Mons. Mario Vaccari ha presieduto a Pontremoli la S. Messa nella solennità del Corpus Domini. Il significato della processione per le vie cittadine

Le parole del celebre canto eucaristico “T’adoriam ostia divina, t’adoriam ostia d’amor” sono risuonate nel pomeriggio di domenica 2 giugno, solennità del Corpus Domini, mentre Gesù-Eucaristia si “incamminava” per le vie di Pontremoli e attraversava le gioie, i dolori, le angosce, i desideri, gli affanni, le fatiche, le speranze che abitano ogni giorno la “città degli uomini”.
Un incontro solenne, molto partecipato dalle varie Confraternite cittadine e dai fedeli, tanto atteso anche se fino all’ultimo è stato in forse a causa delle precarie condizioni meteo. Quello con Gesù-Eucaristia si fa abbraccio quando, ogni anno, ci si ritrova in un clima orante ma festoso, capace di far assaporare e “gustare” la bellezza dell’amore di Dio per l’uomo.

La processione eucaristica è il modo più significativo per vivere la festa del SS. Corpo e Sangue di Gesù e vuole testimoniare la fede nella presenza reale del Cristo, nella S. Eucaristia. L’ostia che è stata portata in processione è stata consacrata durante la S. Messa solenne che il vescovo diocesano, mons. Mario Vaccari, ha presieduto nella Concattedrale di S. Maria Assunta.
Il Vangelo di questa celebrazione – ha affermato – ci riporta all’attualità di ogni celebrazione eucaristica, attraverso il valore di una cena che Gesù desidera fare con tutti noi, “persone care con le quali ha un rapporto di confidenza vera”: Egli ci raduna e vuole che ci mettiamo “a tavola con Lui”. Con questo il Signore ci comunica un qualcosa di profondo che, attraverso la Sua vita, tocca il nostro cuore.
La Pasqua ebraica – ha proseguito Mons. Vaccari – era diversa dall’offerta del Cristo, “modo nuovo” per vivere quel gesto di donare il pane e il vino che, transustanziati, si fanno Corpo e Sangue. Il sacrificio di Gesù prosegue la ritualità della Pasqua e richiama il rito di Mosè – che ricordava la prima lettura del giorno. Il sangue che Gesù “versa” non è però quello dei giovenchi, immolati in sacrificio, ma “un’alleanza nuova ed eterna”.

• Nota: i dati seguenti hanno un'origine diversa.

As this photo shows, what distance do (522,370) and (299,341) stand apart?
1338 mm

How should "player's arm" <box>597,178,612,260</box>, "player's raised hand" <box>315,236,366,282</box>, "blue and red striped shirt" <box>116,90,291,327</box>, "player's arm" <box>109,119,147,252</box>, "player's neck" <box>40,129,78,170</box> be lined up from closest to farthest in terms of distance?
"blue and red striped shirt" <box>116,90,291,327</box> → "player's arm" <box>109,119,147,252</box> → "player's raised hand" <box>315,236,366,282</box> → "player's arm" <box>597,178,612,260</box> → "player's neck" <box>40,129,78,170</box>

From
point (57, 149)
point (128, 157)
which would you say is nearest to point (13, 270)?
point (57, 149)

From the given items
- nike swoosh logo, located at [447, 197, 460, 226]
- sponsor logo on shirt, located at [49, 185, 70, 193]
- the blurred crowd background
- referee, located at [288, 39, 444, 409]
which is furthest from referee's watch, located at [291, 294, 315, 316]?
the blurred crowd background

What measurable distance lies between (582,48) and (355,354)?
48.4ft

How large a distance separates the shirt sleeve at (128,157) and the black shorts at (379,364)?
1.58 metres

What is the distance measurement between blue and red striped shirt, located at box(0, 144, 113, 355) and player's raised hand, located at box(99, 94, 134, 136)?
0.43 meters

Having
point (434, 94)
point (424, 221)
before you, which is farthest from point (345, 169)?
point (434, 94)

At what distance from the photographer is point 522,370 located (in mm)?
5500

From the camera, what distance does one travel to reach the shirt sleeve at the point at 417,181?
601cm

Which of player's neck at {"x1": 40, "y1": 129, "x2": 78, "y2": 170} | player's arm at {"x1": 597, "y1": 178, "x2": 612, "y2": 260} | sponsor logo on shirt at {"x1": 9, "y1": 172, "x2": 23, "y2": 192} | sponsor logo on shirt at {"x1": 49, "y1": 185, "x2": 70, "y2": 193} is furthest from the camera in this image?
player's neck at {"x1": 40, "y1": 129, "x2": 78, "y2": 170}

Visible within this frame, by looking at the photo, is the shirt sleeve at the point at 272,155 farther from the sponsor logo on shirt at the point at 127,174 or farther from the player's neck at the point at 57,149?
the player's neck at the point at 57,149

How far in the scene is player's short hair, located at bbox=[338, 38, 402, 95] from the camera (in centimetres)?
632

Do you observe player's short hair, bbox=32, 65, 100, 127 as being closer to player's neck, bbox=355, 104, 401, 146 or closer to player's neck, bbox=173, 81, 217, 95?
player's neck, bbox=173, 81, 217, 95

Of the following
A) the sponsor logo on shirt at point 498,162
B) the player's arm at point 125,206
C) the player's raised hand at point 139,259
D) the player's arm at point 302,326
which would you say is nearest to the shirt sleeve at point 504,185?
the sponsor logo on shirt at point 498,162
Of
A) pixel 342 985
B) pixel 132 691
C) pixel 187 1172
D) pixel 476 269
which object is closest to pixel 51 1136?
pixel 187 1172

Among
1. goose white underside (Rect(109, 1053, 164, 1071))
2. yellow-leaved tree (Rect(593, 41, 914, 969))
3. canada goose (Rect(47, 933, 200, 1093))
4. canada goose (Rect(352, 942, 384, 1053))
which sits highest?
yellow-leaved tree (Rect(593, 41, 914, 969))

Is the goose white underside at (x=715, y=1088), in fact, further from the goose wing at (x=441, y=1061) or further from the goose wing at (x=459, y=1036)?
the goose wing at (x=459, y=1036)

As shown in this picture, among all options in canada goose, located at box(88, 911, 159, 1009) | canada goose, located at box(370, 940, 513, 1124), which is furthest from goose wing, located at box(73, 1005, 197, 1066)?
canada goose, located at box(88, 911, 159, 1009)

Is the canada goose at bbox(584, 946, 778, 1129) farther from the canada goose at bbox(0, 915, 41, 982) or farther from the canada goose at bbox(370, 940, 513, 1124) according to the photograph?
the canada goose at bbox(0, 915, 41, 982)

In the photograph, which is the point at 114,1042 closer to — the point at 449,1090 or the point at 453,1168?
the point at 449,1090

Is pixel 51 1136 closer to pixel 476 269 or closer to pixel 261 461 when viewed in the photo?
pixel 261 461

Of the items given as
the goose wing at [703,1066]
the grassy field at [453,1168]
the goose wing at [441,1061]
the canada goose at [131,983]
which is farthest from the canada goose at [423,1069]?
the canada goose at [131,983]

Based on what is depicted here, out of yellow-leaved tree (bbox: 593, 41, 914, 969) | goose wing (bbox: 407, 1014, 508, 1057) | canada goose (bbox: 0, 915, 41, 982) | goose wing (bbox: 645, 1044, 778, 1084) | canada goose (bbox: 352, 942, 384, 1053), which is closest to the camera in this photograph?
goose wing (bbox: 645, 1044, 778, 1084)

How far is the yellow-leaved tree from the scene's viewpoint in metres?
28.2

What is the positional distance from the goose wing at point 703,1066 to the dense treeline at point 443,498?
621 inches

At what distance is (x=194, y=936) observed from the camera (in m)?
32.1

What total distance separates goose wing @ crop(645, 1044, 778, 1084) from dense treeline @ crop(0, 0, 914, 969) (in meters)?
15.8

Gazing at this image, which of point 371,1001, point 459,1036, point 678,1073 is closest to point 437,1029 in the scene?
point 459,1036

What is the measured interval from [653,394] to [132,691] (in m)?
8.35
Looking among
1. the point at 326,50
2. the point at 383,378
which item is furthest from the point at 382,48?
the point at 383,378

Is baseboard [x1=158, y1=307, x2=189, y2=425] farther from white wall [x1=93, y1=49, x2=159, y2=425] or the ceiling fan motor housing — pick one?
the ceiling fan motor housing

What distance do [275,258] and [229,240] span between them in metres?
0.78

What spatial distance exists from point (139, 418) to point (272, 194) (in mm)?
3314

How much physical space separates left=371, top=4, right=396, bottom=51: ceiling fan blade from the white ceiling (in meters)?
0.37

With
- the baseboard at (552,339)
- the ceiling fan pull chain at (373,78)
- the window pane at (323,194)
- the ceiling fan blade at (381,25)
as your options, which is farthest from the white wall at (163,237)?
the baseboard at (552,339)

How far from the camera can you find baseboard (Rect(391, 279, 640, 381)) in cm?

La cena pasquale diviene così un’espiazione per tutti e ci sprona ad entrare nel mistero più autentico del Corpus Domini: sancire un’alleanza attraverso il sacrificio del Figlio di Dio. Un’alleanza – ha spiegato il vescovo – è un patto che prevede anzitutto la presenza del Padre che si “impegna” con l’umanità ma anche una risposta del popolo che “vede e comprende” che per diventare “redento” deve rinunciare al proprio interesse.
In questo ci offre un esempio il popolo d’Israele che, dopo aver ricevuto la Legge, deve comprendere come comportarsi. La sequela di questo messaggio non è come quella degli altri popoli ma segue la legislazione divina: per i cristiani la “via” che conduce alla salvezza è il Sangue del Signore.
Prima di comprendere questo, così come insegna San Francesco, è però necessario saper “mettere in pratica” la Legge per poter essere capaci di trasportarla. Per il popolo è importante “avere la forza” di seguire Dio per comprendere come, nonostante la nostra natura ci induca a tradire la Sua alleanza, Egli invece “rimane fedele”.
Il Sangue di Gesù purifica infatti la coscienza del peccatore purché sia in grado di pentirsi e “servire” Dio. È così che il sangue impersonifica la redenzione dell’uomo e, poter partecipare alla “cena dell’Agnello”, significa partecipare alla “vita stessa” di Gesù. Il Suo Corpo donato si fa “comunione” per trasmetterci la capacità di vivere uno stile fraterno. Uno stile che vuole essere “gesto” per l’umanità intera: questa è l’ottica della missione cristiana che porta ad annunciare il Vangelo “a tutte le creature”.
Infine il nostro Vescovo ha voluto sottolineare quanto sia importante la possibilità che abbiamo di celebrare l’Eucaristia in tanti luoghi, a volte particolari per natura o per significato, perché la via di essere “popolo salvato” non deve essere oggetto soltanto di un ristretto numero di persone ma per tutta l’umanità.